Arsenic in source water existed primarily as soluble As(III) (i.e., 85% at 13.1 μg/L), with a small amount also present as soluble As(V) (i.e., 0.7 μg/L ) and particulate As (i.e., 1.6 μg/L). Per the vendor’s recommendations, raw water was fed directly through the adsorption vessels without prechlorination to evaluate the capacity of the SORB 33™ media for As(III) adsorption from May 11, 2004, through May 15, 2005. Because of premature arsenic breakthrough over 10 μg/L, prechlorination was implemented on May 16, 2005, to extend the media bed life through oxidation of As(III) to As(V). Since then, the system operated with prechlorination through the end of the performance evaluation on May 2, 2007.

From May 11, 2004, to May 10, 2005, without prechlorination, concentrations of total arsenic in the treated water primarily as As(III) ranged from 0.7 to 12.8 μg/L, with >10-μg/L breakthrough occurring at 20,800 BV. From May 16, 2005, to May 2, 2007, with prechlorination, concentrations of arsenic in the treated water primarily as As[V] ranged from 0.6 to 7.5 μg/L. The amount of water treated during the entire study period was 64,370 BV, representing about 80% of the vendor-estimated working capacity. Prechlorination was effective in extending the media bed life by removing soluble As(V) and particulate As (about 19% of the arsenic removed) by the media beds. Particulate iron averaged 144 μg/L after prechlorination was removed to below the method detection limit of 25 μg/L.

Distribution system water samples were collected to determine any impact of arsenic treatment on the lead and copper levels and water chemistry in the distribution system. Comparison of the distribution system sampling results before and after the operation of the STS system showed a decrease in arsenic concentration at all three sampling locations. Total aresnic levels in the distribution system decreased from an average of 10.3 to 5.3 g/L, and generally mirrored those in the treatment plant effluent. Iron levels decreased to the non-detect level, while manganese levels increased slightly. Lead concentrations did not appear to have been affected by the operation of the system. Copper concentrations were generally lower.
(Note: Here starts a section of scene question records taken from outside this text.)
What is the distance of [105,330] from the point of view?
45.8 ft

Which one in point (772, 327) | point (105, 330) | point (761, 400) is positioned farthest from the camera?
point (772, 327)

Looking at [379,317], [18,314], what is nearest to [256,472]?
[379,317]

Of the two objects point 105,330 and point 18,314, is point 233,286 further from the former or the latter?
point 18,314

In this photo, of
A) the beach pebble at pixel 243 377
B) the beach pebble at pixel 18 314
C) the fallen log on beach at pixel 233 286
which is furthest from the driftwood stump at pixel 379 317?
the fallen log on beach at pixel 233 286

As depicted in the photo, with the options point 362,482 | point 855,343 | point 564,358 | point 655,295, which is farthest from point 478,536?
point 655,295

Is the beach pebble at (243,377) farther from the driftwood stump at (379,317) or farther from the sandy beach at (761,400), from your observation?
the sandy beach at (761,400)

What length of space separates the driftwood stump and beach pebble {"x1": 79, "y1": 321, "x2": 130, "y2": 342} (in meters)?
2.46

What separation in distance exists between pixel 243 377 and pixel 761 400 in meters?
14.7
Backwash wastewater contained lower-than-raw-water-level of soluble arsenic, indicating removal of soluble As(III) by the media during backwash. (Note that raw water was used for backwash.) As expected, particulate arsenic, iron, and manganese concentrations were considerably higher than respectively soluble concentrations. Particulate As might be associated with either iron particles intercepted by the media beds during the service cycle or media fines. Based on the total suspended solid (TSS) values, approximately 15.6 lb of suspended solids were produced in 20,000 gal of backwash wastewater during each backwash event.

The capital investment cost of $305,000 included $218,000 for equipment, $35,500 for site engineering, and $51,500 for installation. Using the system’s rated capacity of 640 gpm, the capital cost was $477/gpm ($0.33/gpd) and equipment-only cost was $340/gpm ($0.24/gpd). These calculations did not include the cost of a building addition to house the treatment system. The unit annualized capital cost was $0.09/1,000 gal, assuming the system operated 24 hours a day, 7 days a week, at the system design flowrate of 640 gpm. The system operated only 4.5 hr/day on average, producing an average of 51,333,670 gal of water per year. At this reduced usage rate, the unit annualized capital cost increased to $0.56/1,000 gal.
O&M cost included only incremental cost associated with the APU-300 system, such as media replacement and disposal, chemical supply, electricity, and labor. The estimated media changeout cost is $53,600 for both APU-300 units, which would represent the majority of the O&M cost. Media changeout did not occur during the performance evaluation period.